I tried out about 250MB and was done in about an hour.

Not sure if I will try the unlimited to back up 160GB. At these speeds I figure that it will take close to a month to do the initial backup.

On a side note, does anybody know how secure and reliable this service is?
 
The whole Backup progress just ground to a halt, so I did a (double) restart of my MacBook, and now the rest of the backup is literally racing at between 400 and 600 Kb/s most of the time... :)
 
Doesn't work as non-admin!

Mozy doesn't work for me. I installed it, try to run it, in the configuration dialog it doesn't show any backup sets and doesn't show any files to backup.
I googled around and found someone saying that Mozy has a problem running or installing from a non-admin account. I tried logging in as admin and it worked.

I had emailed Mozy support but never received a useful answer other than its beta and may not work.

I'm surprised that so many people get it to work. Does that mean everyone is running as an admin userid? Haven't people learned from Windows viruses and spyware not to run as admin? At least on the Mac you can usually reasonably run as non-admin, unlike Windows.

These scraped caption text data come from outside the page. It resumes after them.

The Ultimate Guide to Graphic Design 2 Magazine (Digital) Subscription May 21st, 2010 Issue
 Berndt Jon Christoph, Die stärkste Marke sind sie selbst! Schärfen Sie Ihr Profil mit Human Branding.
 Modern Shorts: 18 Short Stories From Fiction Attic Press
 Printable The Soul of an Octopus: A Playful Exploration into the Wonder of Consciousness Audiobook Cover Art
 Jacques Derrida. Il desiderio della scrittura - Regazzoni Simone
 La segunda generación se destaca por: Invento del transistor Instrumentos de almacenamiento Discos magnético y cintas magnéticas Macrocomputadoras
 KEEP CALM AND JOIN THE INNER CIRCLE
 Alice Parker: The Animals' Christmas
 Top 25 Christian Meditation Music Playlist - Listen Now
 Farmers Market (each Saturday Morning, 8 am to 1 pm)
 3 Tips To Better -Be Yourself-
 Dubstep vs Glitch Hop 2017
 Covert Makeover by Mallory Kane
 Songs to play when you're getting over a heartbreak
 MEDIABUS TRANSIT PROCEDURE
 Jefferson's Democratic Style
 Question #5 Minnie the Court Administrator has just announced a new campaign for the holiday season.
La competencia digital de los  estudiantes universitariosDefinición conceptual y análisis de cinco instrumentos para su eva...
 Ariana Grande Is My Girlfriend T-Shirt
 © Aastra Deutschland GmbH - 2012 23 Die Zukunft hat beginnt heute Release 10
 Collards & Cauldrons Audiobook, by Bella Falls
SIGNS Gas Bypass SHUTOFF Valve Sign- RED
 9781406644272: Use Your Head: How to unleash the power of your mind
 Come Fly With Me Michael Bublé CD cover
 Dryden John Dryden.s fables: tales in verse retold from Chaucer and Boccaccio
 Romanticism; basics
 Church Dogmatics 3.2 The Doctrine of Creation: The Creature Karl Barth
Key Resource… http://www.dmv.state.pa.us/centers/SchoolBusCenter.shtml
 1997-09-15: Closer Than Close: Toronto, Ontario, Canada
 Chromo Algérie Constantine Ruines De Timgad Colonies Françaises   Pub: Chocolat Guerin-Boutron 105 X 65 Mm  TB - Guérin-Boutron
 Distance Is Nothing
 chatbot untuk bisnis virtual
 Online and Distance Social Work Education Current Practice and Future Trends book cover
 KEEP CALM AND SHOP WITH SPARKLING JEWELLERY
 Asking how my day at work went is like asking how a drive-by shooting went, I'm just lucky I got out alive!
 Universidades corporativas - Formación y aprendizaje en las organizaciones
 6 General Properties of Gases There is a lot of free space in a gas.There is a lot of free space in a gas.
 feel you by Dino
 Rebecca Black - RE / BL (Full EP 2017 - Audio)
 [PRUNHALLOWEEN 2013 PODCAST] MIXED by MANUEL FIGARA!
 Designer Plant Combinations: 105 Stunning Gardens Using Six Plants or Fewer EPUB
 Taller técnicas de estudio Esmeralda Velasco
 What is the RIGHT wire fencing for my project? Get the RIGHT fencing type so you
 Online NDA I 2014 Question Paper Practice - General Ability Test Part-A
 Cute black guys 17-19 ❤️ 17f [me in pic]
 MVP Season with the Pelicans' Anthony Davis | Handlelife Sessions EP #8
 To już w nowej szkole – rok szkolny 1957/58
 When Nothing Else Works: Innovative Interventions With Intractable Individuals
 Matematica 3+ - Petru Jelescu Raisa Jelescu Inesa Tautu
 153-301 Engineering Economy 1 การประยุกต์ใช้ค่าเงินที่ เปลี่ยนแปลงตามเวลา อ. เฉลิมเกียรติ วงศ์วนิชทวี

Does anyone know of a workaround to let Mozy work from a non-admin id?
 
Mozy Question:

Can I have 1 unlimited account and backup both my Imac and my macbook to it?

Or do I need 1 account per computer?
 
I believe that you need to pay 5 dollars per computer, but it would be under the same Mozy account.
 
I don't know what the fuss is all about re remote storage :confused:

I keep DVD backups of all my "irreplaceable" stuff under lock and key at work. The chances of both my house and office burning down at the same time are, err, remote :D
 
I don't know what the fuss is all about re remote storage :confused:

I keep DVD backups of all my "irreplaceable" stuff under lock and key at work. The chances of both my house and office burning down at the same time are, err, remote :D

Most people don't want to mess with backing up 50-100 gig on DVDs
 
This is a little bit outside the main topic, but...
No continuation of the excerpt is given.